**Given information:**
•••

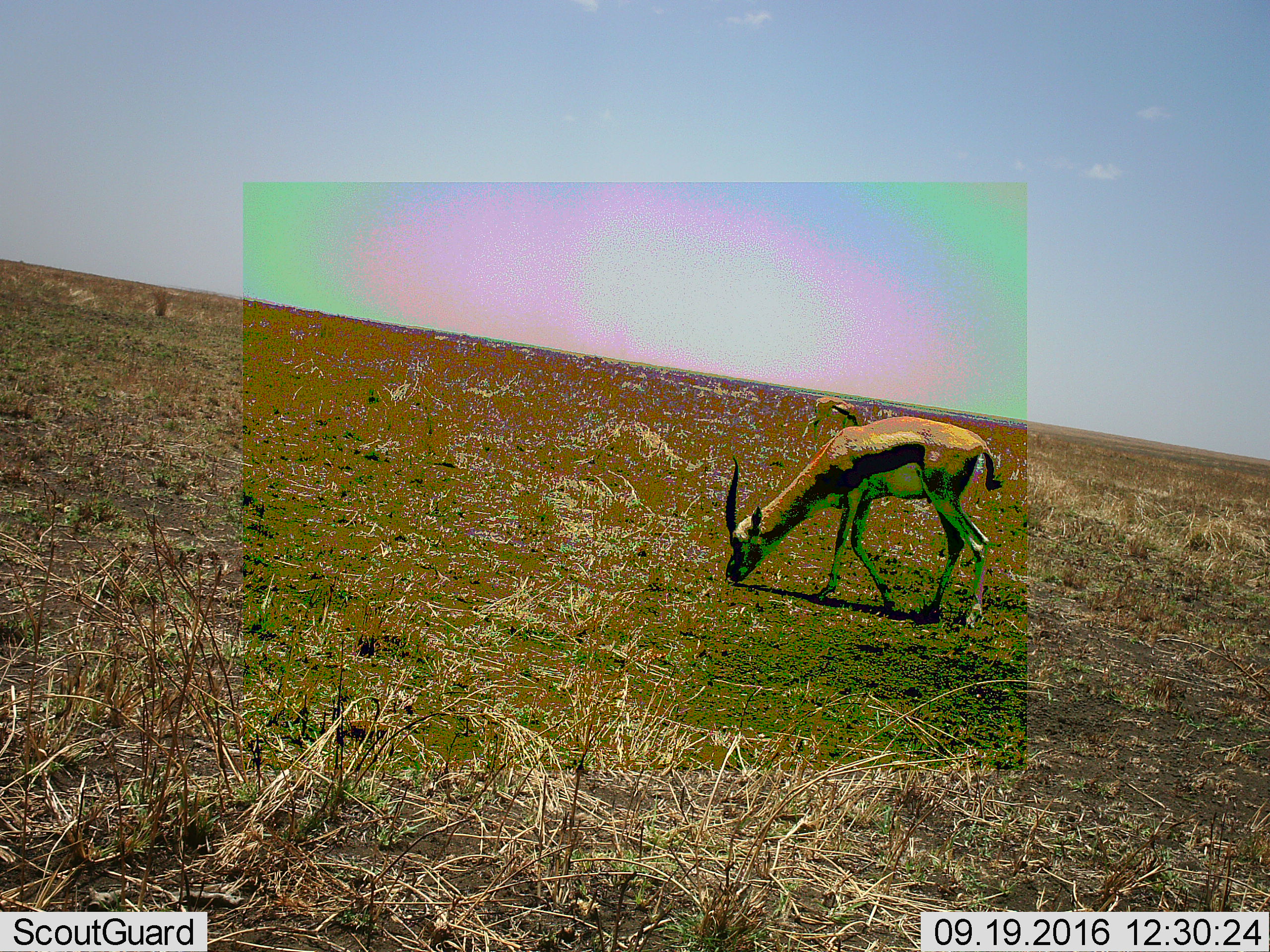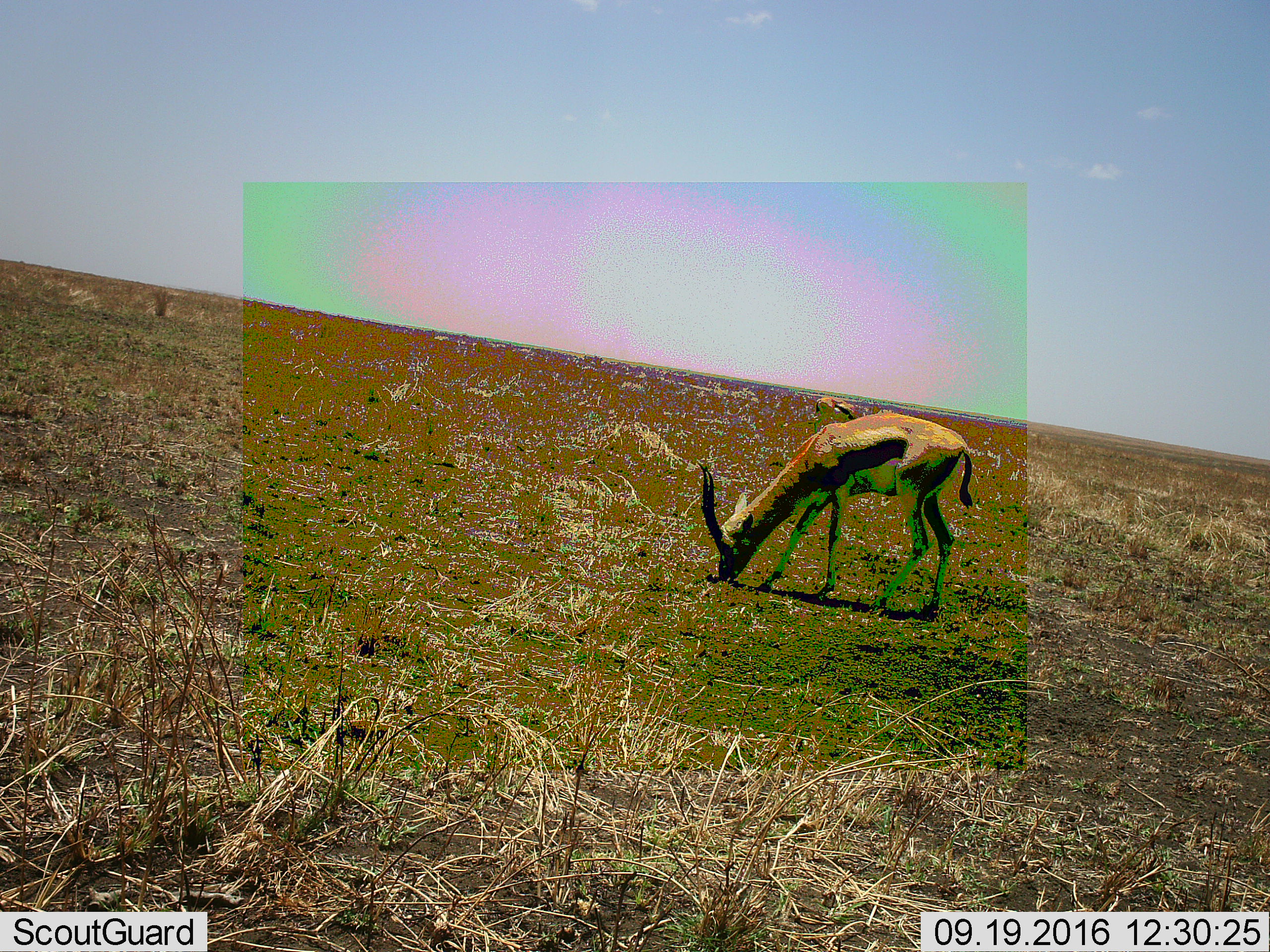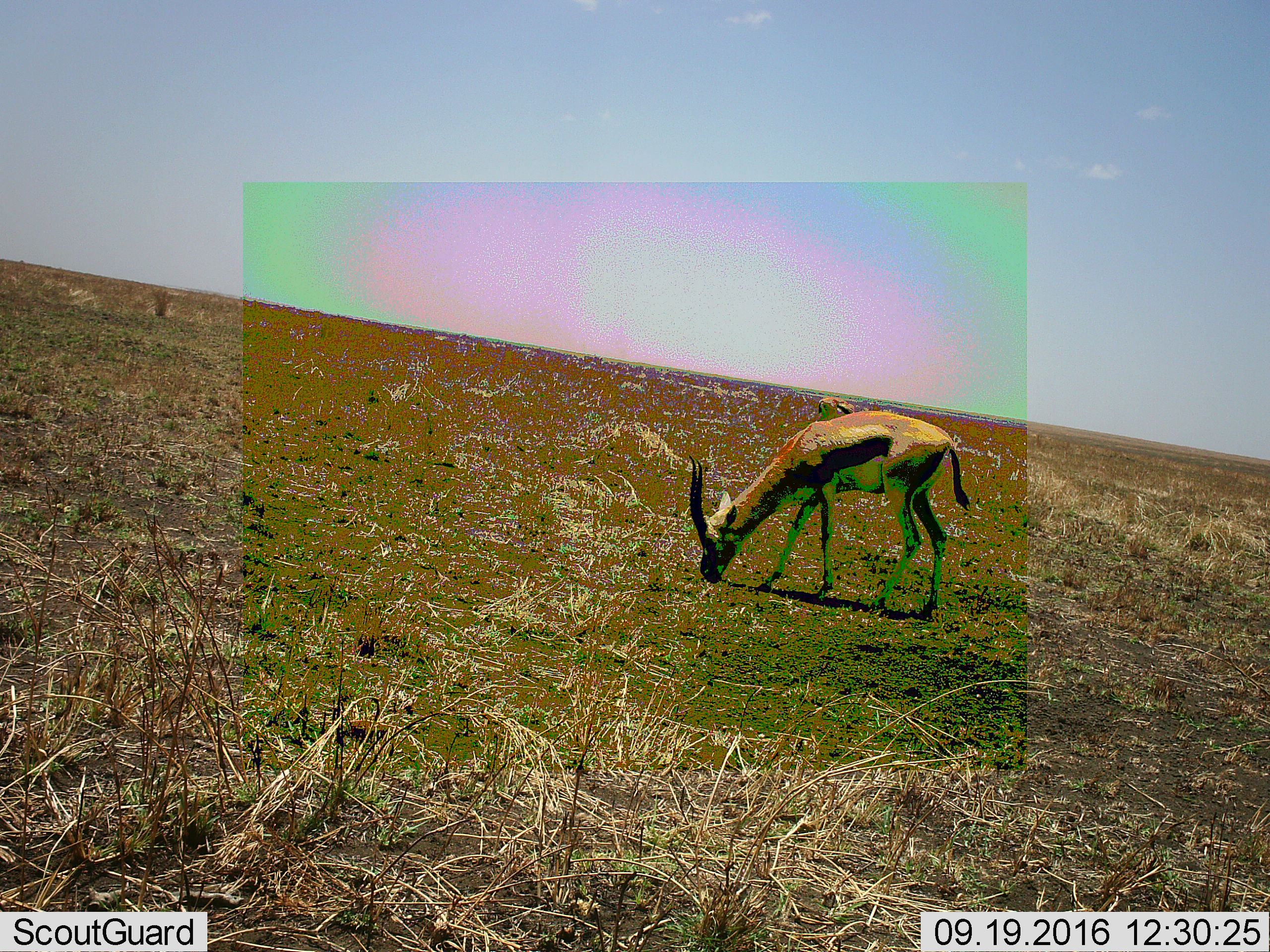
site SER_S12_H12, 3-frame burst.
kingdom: Animalia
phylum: Chordata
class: Mammalia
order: Artiodactyla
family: Bovidae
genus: Eudorcas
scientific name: Eudorcas thomsonii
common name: thomson's gazelle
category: gazellethomsons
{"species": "gazellethomsons (thomson's gazelle) (Eudorcas thomsonii)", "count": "2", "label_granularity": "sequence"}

•••

After removing the pictures, set down every record above exactly as it stands.

**Answer to the problem:**
site SER_S12_H12, 3-frame burst.
kingdom: Animalia
phylum: Chordata
class: Mammalia
order: Artiodactyla
family: Bovidae
genus: Eudorcas
scientific name: Eudorcas thomsonii
common name: thomson's gazelle
category: gazellethomsons
{"species": "gazellethomsons (thomson's gazelle) (Eudorcas thomsonii)", "count": "2", "label_granularity": "sequence"}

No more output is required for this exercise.